== SELECTED EXCERPT ==

The property anchorVertical provides a good estimate of the height where the cursor is located relative to the TextEditors total height. Theoretically we should now be able to just scroll to this percentage of the TextEditor's height using ScrollViewProxy:

            ScrollViewReader { (proxy: ScrollViewProxy) in
                List{
                    ForEach(items, id: \.self) {
                        Text("\($0)")
                    }

                    TextEditor(text: $newItemText)
                       .introspectTextView { uiTextView in
                           self.uiTextView = uiTextView
                       }
                       .id(cursorPositionId)
                }
                .onChange(of: cursorPosition) { pos in
                    proxy.scrollTo(cursorPositionId, anchor: UnitPoint.init(x: 0, y: anchorVertical))
                }
            }

Unfortunately, this doesn't work. UnitPoint has an initializer for custom coordinates, however, scrollTo(_:anchor:) does not behave as expected for values that are not integer. I.e. UnitPoint.top.height = 0.0 and UnitPoint.bottom.height = 1.0 work fine, but no matter what number I try in between (e.g. 0.3 or 0.9), it always scrolls to the same random position in the text.

===

*TASK TO COMPLETE*. Continue the post about scrolling to the cursor in a SwiftUI TextEditor, picking up right after its last sentence. The rows come from a separate source.

== EXCERPTED RECORDS ==

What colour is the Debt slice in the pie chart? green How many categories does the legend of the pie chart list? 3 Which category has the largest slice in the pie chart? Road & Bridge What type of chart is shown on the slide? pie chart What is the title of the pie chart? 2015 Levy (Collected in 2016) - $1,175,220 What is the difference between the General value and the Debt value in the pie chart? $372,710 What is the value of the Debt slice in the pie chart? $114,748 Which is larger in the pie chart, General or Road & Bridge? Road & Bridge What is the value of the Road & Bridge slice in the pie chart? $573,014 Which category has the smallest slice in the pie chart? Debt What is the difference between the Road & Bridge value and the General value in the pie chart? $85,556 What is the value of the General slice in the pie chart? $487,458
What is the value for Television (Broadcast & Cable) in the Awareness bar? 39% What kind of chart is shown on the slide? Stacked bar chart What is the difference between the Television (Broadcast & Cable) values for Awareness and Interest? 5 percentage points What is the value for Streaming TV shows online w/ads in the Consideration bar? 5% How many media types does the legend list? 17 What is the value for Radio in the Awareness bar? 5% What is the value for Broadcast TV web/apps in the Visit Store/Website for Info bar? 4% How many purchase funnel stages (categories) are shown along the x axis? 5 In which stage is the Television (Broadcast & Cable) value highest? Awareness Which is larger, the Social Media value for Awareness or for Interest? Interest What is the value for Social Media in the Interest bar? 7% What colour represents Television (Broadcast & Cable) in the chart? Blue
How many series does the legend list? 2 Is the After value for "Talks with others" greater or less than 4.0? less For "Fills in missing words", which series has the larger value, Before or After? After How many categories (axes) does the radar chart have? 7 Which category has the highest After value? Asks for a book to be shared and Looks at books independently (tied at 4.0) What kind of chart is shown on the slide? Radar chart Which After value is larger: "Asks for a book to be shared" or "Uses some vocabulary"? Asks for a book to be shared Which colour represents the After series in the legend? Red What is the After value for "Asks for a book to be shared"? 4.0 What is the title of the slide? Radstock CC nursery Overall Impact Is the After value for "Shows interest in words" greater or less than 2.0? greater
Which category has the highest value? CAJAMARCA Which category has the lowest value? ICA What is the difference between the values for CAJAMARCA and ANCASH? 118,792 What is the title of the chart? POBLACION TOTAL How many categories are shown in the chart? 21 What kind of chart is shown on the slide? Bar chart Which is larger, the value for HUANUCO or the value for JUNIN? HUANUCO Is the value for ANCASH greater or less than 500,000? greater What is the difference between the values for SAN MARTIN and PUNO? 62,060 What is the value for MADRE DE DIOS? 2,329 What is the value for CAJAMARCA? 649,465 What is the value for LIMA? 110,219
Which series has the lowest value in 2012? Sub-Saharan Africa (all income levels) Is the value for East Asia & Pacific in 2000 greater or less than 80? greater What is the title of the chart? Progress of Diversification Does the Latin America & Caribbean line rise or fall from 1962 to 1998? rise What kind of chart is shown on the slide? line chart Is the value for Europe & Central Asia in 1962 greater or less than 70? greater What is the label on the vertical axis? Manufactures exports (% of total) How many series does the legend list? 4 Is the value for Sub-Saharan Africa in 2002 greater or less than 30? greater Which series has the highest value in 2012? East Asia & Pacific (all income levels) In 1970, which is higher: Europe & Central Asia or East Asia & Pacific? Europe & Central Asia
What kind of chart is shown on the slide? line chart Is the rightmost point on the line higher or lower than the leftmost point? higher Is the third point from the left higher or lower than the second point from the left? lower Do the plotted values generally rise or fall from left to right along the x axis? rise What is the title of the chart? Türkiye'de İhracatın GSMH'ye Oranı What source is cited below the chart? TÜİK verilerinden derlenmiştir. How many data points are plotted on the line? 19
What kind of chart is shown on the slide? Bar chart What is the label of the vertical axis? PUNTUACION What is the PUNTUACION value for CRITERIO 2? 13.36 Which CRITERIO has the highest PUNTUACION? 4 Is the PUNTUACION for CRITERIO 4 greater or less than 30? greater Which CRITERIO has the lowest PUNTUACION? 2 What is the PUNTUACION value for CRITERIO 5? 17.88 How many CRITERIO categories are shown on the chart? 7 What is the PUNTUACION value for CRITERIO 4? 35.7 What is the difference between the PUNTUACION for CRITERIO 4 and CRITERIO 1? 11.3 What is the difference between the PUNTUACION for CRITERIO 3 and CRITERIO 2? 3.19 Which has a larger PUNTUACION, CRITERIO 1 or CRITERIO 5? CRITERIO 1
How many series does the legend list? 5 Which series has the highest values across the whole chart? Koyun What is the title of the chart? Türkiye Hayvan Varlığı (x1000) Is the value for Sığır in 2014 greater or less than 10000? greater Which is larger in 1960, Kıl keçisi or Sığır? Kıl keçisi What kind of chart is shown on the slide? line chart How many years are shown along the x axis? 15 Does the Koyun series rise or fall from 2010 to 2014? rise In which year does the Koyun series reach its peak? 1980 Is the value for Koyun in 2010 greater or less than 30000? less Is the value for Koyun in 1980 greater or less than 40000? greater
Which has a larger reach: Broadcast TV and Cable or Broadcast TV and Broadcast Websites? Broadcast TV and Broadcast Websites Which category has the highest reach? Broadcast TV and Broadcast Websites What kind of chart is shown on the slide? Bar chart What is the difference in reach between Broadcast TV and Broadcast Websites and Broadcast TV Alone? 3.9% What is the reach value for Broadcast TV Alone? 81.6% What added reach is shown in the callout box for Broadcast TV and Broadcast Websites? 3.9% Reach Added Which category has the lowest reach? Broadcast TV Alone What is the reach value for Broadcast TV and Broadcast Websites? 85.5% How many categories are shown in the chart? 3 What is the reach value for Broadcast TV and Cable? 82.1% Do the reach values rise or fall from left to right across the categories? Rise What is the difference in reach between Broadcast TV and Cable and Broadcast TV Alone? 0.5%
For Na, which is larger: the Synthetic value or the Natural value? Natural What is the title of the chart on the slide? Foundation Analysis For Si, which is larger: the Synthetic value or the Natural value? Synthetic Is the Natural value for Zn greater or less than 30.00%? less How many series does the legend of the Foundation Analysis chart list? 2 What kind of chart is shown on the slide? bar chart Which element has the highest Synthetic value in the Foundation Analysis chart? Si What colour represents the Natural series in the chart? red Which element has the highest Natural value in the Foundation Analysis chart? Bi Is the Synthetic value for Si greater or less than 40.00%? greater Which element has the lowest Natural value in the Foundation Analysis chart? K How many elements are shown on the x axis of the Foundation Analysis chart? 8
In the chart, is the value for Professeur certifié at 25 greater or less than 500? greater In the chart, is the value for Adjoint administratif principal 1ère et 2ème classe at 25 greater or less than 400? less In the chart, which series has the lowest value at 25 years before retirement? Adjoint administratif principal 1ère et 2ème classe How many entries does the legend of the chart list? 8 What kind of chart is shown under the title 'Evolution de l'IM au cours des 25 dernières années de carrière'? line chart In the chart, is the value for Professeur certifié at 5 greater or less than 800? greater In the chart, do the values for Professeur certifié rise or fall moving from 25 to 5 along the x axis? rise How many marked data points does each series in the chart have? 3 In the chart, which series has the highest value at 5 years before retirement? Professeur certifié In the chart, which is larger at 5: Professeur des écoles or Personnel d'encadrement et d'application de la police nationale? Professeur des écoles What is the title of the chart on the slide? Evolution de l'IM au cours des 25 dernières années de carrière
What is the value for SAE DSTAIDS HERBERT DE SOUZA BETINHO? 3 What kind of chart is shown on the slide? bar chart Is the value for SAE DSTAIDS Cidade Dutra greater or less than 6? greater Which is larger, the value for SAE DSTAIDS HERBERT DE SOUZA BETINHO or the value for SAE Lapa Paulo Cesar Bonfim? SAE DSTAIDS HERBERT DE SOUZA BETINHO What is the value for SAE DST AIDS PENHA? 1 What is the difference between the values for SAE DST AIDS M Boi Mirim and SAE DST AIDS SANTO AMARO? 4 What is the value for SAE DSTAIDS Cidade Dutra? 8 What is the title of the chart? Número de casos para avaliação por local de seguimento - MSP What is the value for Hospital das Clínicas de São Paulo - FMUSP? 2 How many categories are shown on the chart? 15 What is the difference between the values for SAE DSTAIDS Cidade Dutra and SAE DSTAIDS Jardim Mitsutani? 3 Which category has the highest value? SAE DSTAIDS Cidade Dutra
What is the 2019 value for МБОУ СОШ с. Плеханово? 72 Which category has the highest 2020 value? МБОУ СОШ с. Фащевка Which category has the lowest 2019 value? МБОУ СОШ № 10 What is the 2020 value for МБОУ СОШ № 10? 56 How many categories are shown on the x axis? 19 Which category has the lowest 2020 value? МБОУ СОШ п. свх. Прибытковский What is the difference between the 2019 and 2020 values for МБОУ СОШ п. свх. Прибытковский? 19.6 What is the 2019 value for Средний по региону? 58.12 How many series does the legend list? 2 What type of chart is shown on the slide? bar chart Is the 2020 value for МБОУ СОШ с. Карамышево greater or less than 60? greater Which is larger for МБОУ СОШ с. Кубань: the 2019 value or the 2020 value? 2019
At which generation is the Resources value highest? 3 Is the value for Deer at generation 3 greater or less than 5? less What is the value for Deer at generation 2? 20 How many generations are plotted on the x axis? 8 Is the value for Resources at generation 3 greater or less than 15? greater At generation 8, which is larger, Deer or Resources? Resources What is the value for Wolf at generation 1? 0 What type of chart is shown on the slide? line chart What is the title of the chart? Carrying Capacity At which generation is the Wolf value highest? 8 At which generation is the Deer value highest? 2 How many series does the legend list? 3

===

*ANSWER TO THE EXERCISE*.
Either that is a bug in SwiftUI, or scrollTo(_:anchor:) was never intended to be used with custom/decimal UnitPoints.

Therefore, I see no way to get it to scroll to the correct position using SwiftUI APIs.

A Reasonable Solution

I see two options for you going forward: Either you implement the whole sub-view in UIKit, or you cut down on your requirements a bit:

You could compare the cursorPosition to the newValue's length in .onChange(of: newItemText) and only scroll to the bottom if the cursorPosition is at / close to the end of the string.